── Seçilen bölüm

Abaküs Yazılım
23. Hukuk Dairesi
Esas No: 2015/8455
Karar No: 2017/3313
Karar Tarihi: 20.11.2017

Yargıtay 23. Hukuk Dairesi 2015/8455 Esas 2017/3313 Karar Sayılı İlamı

23. Hukuk Dairesi         2015/8455 E.  ,  2017/3313 K.

    "İçtihat Metni"

    MAHKEMESİ :Ticaret Mahkemesi

    Taraflar arasında görülen alacak davası sonucunda verilen hükmün bozulmasına ilişkin Dairemizin 22.06.2015 gün ve 2014/6531 Esas, 2015/4785 Karar sayılı ilamının karar düzeltme yoluyla incelenmesi davacı vekili tarafından istenilmekle, dosya incelendi, gereği görüşüldü.

    - KARAR -
    Davacı vekili, müvekkili ile davalı arasında Hizmet Alım Sözleşmesi imzalandığını, davacı yanında davalı hizmetlerinde çalıştırılan, dava dışı işçi ...."in kıdem ve ihbar tazminatının tahsili amacıyla açtığı dava sonucunda bedelin davalı ile müvekkilinden müştereken tahsiline karar verildiğini, müvekkili tarafından 26.05.2011 tarihinde 11.309,58 TL işçilik alacağının icra tehdidi altında ödendiğini ileri sürerek, ödenen miktarın tamamının ödeme tarihinden itibaren avans faizi ile birlikte davalıdan tahsilini talep ve dava etmiştir.

────

== Yapılacaklar ==
• 1. Yargıtay kararına göre davacı, 26.05.2011 tarihinde icra tehdidi altında ne kadar işçilik alacağı ödemiş?
• 2. Yargıtay kararından "MAHKEMESİ :Ticaret Mahkemesi" ile başlayıp "ve dava etmiştir." ile biten kısmı hiç değiştirmeden çıkarın.

── Gösterilen kayıtlar

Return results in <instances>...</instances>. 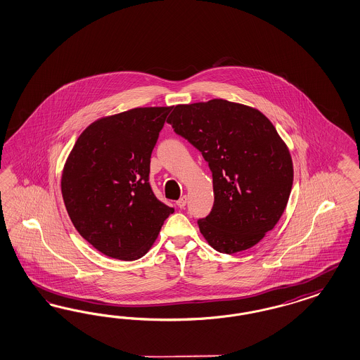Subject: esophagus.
I'll return each mask as SVG.
<instances>
[{
	"mask_svg": "<svg viewBox=\"0 0 360 360\" xmlns=\"http://www.w3.org/2000/svg\"><path fill=\"white\" fill-rule=\"evenodd\" d=\"M187 197L186 195H184V197H181V198L176 200V206L179 207V209H185V206H186Z\"/></svg>",
	"mask_w": 360,
	"mask_h": 360,
	"instance_id": "esophagus-1",
	"label": "esophagus"
}]
</instances>
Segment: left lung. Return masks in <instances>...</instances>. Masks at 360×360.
<instances>
[{
	"label": "left lung",
	"mask_w": 360,
	"mask_h": 360,
	"mask_svg": "<svg viewBox=\"0 0 360 360\" xmlns=\"http://www.w3.org/2000/svg\"><path fill=\"white\" fill-rule=\"evenodd\" d=\"M174 133L200 151L212 174L214 205L200 233L224 254L257 245L282 217L292 187V161L261 112L224 99L178 105Z\"/></svg>",
	"instance_id": "8db88e82"
}]
</instances>
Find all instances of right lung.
I'll use <instances>...</instances> for the list:
<instances>
[{
    "mask_svg": "<svg viewBox=\"0 0 360 360\" xmlns=\"http://www.w3.org/2000/svg\"><path fill=\"white\" fill-rule=\"evenodd\" d=\"M172 108H136L90 124L63 169V202L77 231L102 254L136 261L174 209L155 197L150 158Z\"/></svg>",
    "mask_w": 360,
    "mask_h": 360,
    "instance_id": "obj_1",
    "label": "right lung"
}]
</instances>
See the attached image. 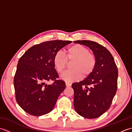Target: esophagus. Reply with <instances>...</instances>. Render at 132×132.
<instances>
[{"instance_id": "esophagus-1", "label": "esophagus", "mask_w": 132, "mask_h": 132, "mask_svg": "<svg viewBox=\"0 0 132 132\" xmlns=\"http://www.w3.org/2000/svg\"><path fill=\"white\" fill-rule=\"evenodd\" d=\"M66 87H70L71 86V83H70L68 82H66Z\"/></svg>"}]
</instances>
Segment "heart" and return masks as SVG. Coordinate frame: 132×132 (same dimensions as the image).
<instances>
[{"label":"heart","mask_w":132,"mask_h":132,"mask_svg":"<svg viewBox=\"0 0 132 132\" xmlns=\"http://www.w3.org/2000/svg\"><path fill=\"white\" fill-rule=\"evenodd\" d=\"M72 70L66 71L61 78L68 82L79 80L83 77L90 75L96 65V58L86 47L76 44L66 50V56L61 52H57L53 58V63L58 73H62L66 68L68 61H72Z\"/></svg>","instance_id":"obj_1"}]
</instances>
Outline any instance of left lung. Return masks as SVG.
<instances>
[{
  "instance_id": "8db88e82",
  "label": "left lung",
  "mask_w": 132,
  "mask_h": 132,
  "mask_svg": "<svg viewBox=\"0 0 132 132\" xmlns=\"http://www.w3.org/2000/svg\"><path fill=\"white\" fill-rule=\"evenodd\" d=\"M74 43L88 47L96 58L93 72L72 85L74 108L83 117L97 118L108 111L112 102L117 88L118 70L111 53L100 44L89 40Z\"/></svg>"
}]
</instances>
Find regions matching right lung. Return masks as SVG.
Returning <instances> with one entry per match:
<instances>
[{
  "label": "right lung",
  "mask_w": 132,
  "mask_h": 132,
  "mask_svg": "<svg viewBox=\"0 0 132 132\" xmlns=\"http://www.w3.org/2000/svg\"><path fill=\"white\" fill-rule=\"evenodd\" d=\"M71 41L53 40L32 46L18 61L13 84L17 103L24 111L40 116L51 112L58 97L66 87L57 79L53 58ZM53 80L54 82L48 84Z\"/></svg>",
  "instance_id": "right-lung-1"
}]
</instances>
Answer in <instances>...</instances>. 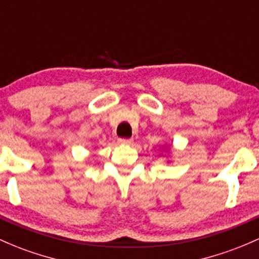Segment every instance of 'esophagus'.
<instances>
[{
    "label": "esophagus",
    "mask_w": 259,
    "mask_h": 259,
    "mask_svg": "<svg viewBox=\"0 0 259 259\" xmlns=\"http://www.w3.org/2000/svg\"><path fill=\"white\" fill-rule=\"evenodd\" d=\"M118 143L121 144V145H132L133 144V139L120 138V139H118Z\"/></svg>",
    "instance_id": "34e87169"
}]
</instances>
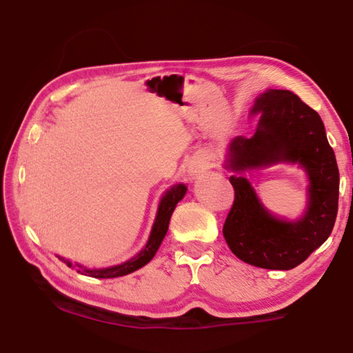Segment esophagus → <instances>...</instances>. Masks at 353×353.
Returning a JSON list of instances; mask_svg holds the SVG:
<instances>
[{
    "label": "esophagus",
    "instance_id": "1",
    "mask_svg": "<svg viewBox=\"0 0 353 353\" xmlns=\"http://www.w3.org/2000/svg\"><path fill=\"white\" fill-rule=\"evenodd\" d=\"M208 168V163L205 162V161H196V162H192L191 165H190V174L191 176H194V174H199V172H201L203 170H206Z\"/></svg>",
    "mask_w": 353,
    "mask_h": 353
}]
</instances>
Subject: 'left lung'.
Returning a JSON list of instances; mask_svg holds the SVG:
<instances>
[{"instance_id": "8db88e82", "label": "left lung", "mask_w": 353, "mask_h": 353, "mask_svg": "<svg viewBox=\"0 0 353 353\" xmlns=\"http://www.w3.org/2000/svg\"><path fill=\"white\" fill-rule=\"evenodd\" d=\"M262 115L252 138L236 137L229 145L228 167L234 171L290 161L310 177V203L302 220H277L261 206L244 177L232 176L235 199L223 235L229 249L247 264L291 270L323 244L339 211L340 172L325 125L316 110L296 94L270 89L254 103Z\"/></svg>"}]
</instances>
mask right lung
Returning <instances> with one entry per match:
<instances>
[{
  "label": "right lung",
  "mask_w": 353,
  "mask_h": 353,
  "mask_svg": "<svg viewBox=\"0 0 353 353\" xmlns=\"http://www.w3.org/2000/svg\"><path fill=\"white\" fill-rule=\"evenodd\" d=\"M186 192V186L185 185H176L174 188H171L161 200V205H159V211H157V216H156V221L153 224V229H152V235L148 238V243L145 245V249L142 250L137 256L132 258L130 261L124 262L121 265H117V267H110V268H104V270H77L79 273L81 274H86V276H92V277H99V279H106V277H119V276H125L134 270H138L141 267H144L147 262H150L153 259V256L156 254L157 249H159V245L162 243V239L167 234L168 230V224H170V219L172 215V211H174L176 205L179 201L182 200V197L185 196ZM66 265L72 267V264L70 261H65L62 259Z\"/></svg>",
  "instance_id": "add662e5"
}]
</instances>
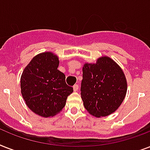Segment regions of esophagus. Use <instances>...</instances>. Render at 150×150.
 Returning <instances> with one entry per match:
<instances>
[{
	"label": "esophagus",
	"mask_w": 150,
	"mask_h": 150,
	"mask_svg": "<svg viewBox=\"0 0 150 150\" xmlns=\"http://www.w3.org/2000/svg\"><path fill=\"white\" fill-rule=\"evenodd\" d=\"M73 89H74V91H78V89H79V85L78 84L74 85V86H73Z\"/></svg>",
	"instance_id": "1"
}]
</instances>
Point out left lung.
<instances>
[{"label":"left lung","mask_w":150,"mask_h":150,"mask_svg":"<svg viewBox=\"0 0 150 150\" xmlns=\"http://www.w3.org/2000/svg\"><path fill=\"white\" fill-rule=\"evenodd\" d=\"M127 82L121 68L108 57L82 68L81 96L86 110L97 117L114 113L123 102Z\"/></svg>","instance_id":"1"}]
</instances>
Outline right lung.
<instances>
[{"label": "right lung", "mask_w": 150, "mask_h": 150, "mask_svg": "<svg viewBox=\"0 0 150 150\" xmlns=\"http://www.w3.org/2000/svg\"><path fill=\"white\" fill-rule=\"evenodd\" d=\"M58 65V57L45 52L34 57L21 76L22 97L29 109L40 116L48 117L59 113L73 92Z\"/></svg>", "instance_id": "1"}]
</instances>
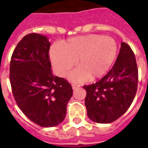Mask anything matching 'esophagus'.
<instances>
[{
  "mask_svg": "<svg viewBox=\"0 0 148 148\" xmlns=\"http://www.w3.org/2000/svg\"><path fill=\"white\" fill-rule=\"evenodd\" d=\"M72 87H73V90H75V89H77V88H79V87H80V85H78V84H72Z\"/></svg>",
  "mask_w": 148,
  "mask_h": 148,
  "instance_id": "esophagus-1",
  "label": "esophagus"
}]
</instances>
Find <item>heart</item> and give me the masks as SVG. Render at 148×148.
Returning a JSON list of instances; mask_svg holds the SVG:
<instances>
[{
  "instance_id": "obj_1",
  "label": "heart",
  "mask_w": 148,
  "mask_h": 148,
  "mask_svg": "<svg viewBox=\"0 0 148 148\" xmlns=\"http://www.w3.org/2000/svg\"><path fill=\"white\" fill-rule=\"evenodd\" d=\"M118 53V45L111 37L88 35L72 38L50 50L51 61L56 73L64 77L75 66L78 68L69 76L73 82L94 80L108 73Z\"/></svg>"
}]
</instances>
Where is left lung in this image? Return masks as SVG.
Instances as JSON below:
<instances>
[{"label":"left lung","mask_w":148,"mask_h":148,"mask_svg":"<svg viewBox=\"0 0 148 148\" xmlns=\"http://www.w3.org/2000/svg\"><path fill=\"white\" fill-rule=\"evenodd\" d=\"M138 87L135 55L126 43H121L114 65L96 83L84 85L85 106L90 119L108 124L118 119L130 108Z\"/></svg>","instance_id":"8db88e82"}]
</instances>
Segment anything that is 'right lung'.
<instances>
[{"mask_svg":"<svg viewBox=\"0 0 148 148\" xmlns=\"http://www.w3.org/2000/svg\"><path fill=\"white\" fill-rule=\"evenodd\" d=\"M45 35L30 33L19 41L10 61V80L17 104L27 118L44 127L57 126L73 95L66 79L53 76Z\"/></svg>","mask_w":148,"mask_h":148,"instance_id":"obj_1","label":"right lung"}]
</instances>
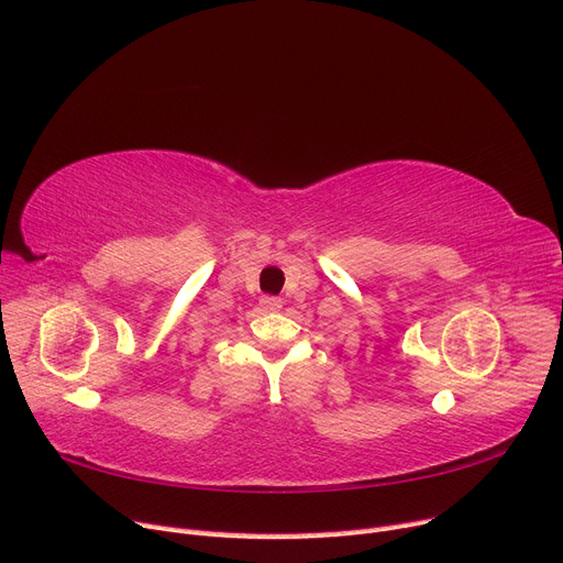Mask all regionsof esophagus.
Listing matches in <instances>:
<instances>
[{
	"label": "esophagus",
	"instance_id": "esophagus-1",
	"mask_svg": "<svg viewBox=\"0 0 563 563\" xmlns=\"http://www.w3.org/2000/svg\"><path fill=\"white\" fill-rule=\"evenodd\" d=\"M261 308L265 312H277L282 308V298H275V296H263L261 298Z\"/></svg>",
	"mask_w": 563,
	"mask_h": 563
}]
</instances>
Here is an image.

────

== Alıştırma cevapları ==
• 1. 11.309,58 TL.

• 2.
MAHKEMESİ :Ticaret Mahkemesi

    Taraflar arasında görülen alacak davası sonucunda verilen hükmün bozulmasına ilişkin Dairemizin 22.06.2015 gün ve 2014/6531 Esas, 2015/4785 Karar sayılı ilamının karar düzeltme yoluyla incelenmesi davacı vekili tarafından istenilmekle, dosya incelendi, gereği görüşüldü.

    - KARAR -
    Davacı vekili, müvekkili ile davalı arasında Hizmet Alım Sözleşmesi imzalandığını, davacı yanında davalı hizmetlerinde çalıştırılan, dava dışı işçi ...."in kıdem ve ihbar tazminatının tahsili amacıyla açtığı dava sonucunda bedelin davalı ile müvekkilinden müştereken tahsiline karar verildiğini, müvekkili tarafından 26.05.2011 tarihinde 11.309,58 TL işçilik alacağının icra tehdidi altında ödendiğini ileri sürerek, ödenen miktarın tamamının ödeme tarihinden itibaren avans faizi ile birlikte davalıdan tahsilini talep ve dava etmiştir.